El liberalismo moral convive en diferentes dosis en todos los distintos organismos económicos tanto liberales como socialistas. Parece que hay un convencimiento general de que la combinación más beneficiosa es la honradez ética con el liberalismo económico. Además de Adam Smith y otros muchos, el mismo Keynes, en uno de sus escritos autobiográficos y desde la atalaya de su experiencia personal como gran economista, afirmaba: “Pero hoy veo en aquella tradición (se refiere a la tradición hedonista benthamiana) el gusano que ha roído las vísceras de la civilización moderna y es responsable de su decadencia moral.” También para el alicantino Bernácer, contemporáneo y adelantado de Keynes en varios aspectos, los ciclos no son un mal consustancial al sistema de libertad económica sino más bien al institucional. “Una vez que tales elementos se aparten, el régimen de libertad económica, que ha demostrado ser el más eficaz para estimular la producción y el bienestar, lo será también para introducir la estabilidad y, con ella, la justicia distributiva.”

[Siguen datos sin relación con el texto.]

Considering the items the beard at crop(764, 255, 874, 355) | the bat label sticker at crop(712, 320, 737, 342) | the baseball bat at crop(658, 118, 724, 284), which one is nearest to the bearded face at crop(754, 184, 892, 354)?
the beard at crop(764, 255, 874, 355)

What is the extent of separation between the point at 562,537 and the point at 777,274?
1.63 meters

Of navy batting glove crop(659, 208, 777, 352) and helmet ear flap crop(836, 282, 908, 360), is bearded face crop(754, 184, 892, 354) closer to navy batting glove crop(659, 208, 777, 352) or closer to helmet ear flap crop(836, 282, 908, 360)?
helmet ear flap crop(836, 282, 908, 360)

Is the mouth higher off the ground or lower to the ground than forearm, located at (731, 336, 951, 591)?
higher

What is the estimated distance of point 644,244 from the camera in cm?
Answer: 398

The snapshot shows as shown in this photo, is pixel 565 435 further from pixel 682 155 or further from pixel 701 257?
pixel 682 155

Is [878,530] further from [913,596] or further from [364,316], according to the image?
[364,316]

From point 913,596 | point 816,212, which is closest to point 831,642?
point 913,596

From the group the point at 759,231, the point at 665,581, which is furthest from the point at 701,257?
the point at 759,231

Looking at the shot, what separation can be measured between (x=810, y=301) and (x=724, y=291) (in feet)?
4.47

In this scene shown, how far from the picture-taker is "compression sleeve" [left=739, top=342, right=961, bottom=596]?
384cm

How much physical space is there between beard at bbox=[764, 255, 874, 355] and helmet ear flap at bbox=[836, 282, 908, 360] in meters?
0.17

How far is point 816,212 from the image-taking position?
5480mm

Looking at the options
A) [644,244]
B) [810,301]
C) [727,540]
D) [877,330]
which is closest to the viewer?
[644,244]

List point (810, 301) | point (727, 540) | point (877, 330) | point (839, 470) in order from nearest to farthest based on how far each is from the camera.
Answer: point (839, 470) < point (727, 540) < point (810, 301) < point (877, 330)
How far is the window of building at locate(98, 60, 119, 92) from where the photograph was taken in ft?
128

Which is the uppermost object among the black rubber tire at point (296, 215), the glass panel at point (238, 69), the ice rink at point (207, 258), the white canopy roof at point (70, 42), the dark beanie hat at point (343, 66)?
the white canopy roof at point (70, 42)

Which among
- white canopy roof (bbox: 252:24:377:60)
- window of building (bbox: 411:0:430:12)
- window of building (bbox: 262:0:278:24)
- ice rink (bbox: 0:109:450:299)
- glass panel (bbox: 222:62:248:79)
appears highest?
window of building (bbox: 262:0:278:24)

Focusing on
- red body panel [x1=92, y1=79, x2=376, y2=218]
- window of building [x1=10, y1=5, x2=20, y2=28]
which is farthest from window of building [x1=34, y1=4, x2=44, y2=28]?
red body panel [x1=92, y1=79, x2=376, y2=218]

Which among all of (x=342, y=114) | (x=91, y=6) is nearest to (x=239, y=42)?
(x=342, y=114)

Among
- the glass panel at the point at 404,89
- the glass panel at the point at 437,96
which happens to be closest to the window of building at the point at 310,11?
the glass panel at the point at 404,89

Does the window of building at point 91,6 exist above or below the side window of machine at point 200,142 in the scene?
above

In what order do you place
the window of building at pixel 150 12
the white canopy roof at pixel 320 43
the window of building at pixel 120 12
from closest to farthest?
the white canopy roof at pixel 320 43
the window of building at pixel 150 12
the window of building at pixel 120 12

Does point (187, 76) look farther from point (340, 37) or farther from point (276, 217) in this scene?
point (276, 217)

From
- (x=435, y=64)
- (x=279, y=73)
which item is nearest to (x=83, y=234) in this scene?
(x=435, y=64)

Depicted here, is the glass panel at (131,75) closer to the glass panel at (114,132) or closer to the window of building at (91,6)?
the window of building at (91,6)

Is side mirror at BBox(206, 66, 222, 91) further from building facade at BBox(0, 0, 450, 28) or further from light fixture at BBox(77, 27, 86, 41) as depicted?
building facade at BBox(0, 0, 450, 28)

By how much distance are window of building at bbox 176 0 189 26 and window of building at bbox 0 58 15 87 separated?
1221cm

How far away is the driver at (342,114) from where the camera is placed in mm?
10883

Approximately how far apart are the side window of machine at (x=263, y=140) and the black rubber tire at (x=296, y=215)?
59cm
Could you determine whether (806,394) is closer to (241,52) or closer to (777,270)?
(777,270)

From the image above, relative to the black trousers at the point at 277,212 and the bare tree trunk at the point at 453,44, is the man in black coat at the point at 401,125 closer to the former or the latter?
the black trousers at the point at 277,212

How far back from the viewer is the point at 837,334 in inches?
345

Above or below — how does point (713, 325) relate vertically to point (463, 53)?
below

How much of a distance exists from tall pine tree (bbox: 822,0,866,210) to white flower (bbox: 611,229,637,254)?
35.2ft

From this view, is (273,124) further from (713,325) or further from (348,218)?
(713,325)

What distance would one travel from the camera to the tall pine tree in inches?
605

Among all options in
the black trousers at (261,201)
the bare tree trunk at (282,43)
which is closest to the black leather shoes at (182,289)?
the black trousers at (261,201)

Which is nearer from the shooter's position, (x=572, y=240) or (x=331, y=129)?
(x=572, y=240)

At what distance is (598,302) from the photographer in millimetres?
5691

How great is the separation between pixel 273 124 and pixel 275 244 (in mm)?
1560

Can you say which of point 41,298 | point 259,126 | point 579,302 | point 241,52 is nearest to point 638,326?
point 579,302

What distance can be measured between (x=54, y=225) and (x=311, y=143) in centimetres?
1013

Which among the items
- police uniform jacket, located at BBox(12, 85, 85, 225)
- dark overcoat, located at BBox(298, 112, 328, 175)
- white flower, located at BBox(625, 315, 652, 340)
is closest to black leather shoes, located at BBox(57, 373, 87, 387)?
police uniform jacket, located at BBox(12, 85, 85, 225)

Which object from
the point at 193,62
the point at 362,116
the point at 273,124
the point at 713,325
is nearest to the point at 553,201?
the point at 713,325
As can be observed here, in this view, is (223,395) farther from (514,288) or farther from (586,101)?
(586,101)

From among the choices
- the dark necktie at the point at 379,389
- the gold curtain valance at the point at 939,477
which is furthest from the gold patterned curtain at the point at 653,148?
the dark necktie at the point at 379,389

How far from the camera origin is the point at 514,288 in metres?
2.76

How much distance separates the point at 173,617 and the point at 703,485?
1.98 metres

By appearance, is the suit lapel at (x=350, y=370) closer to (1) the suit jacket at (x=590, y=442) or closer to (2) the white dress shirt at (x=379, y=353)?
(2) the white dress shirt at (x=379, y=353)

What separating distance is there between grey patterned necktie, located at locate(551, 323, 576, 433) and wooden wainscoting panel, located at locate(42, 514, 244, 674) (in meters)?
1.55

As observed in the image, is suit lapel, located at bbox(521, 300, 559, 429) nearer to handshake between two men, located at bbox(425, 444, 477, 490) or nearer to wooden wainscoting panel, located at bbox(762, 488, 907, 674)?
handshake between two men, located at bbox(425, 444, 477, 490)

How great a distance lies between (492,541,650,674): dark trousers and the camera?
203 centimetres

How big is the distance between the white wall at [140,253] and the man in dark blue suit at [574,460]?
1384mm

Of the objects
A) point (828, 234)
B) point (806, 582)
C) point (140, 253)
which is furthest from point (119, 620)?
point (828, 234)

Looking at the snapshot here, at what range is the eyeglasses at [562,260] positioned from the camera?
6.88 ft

En los últimos 50 años no se ha experimentado en España un sistema de liberalismo económico. Al intervencionismo estatal de la época franquista siguieron políticas socialdemócratas y socialistas en democracia. Confío en que no acabe el siglo XX sin estrenar una verdadera política económica liberal. Si esa situación se produce y va acompañada de regeneración ética: “miel sobre hojuelas”. No es un problema de siglas o de encasillamientos, sino de ideas, talantes y capacidad para poner en marcha esa novedad. Me da igual que ese sistema económico venga sobre los hombros de los jinetes del PP, del PSOE, de CiU o, lo que parece más improbable, de IU. (Esta formación política puede ayudar muy bien a la regeneración ética actuando, en su papel habitual, como martillo de herejes especuladores). Da igual, insisto, quién sea capaz de llevar adelante esa esperanza, pero de lo que sí estoy convencido, hoy por hoy, es de que un sistema económico de libre mercado, unido a una generalizada honradez ética, generaría unas sinergias conjuntas mutuamente positivas y de resultados muy alentadores para todos.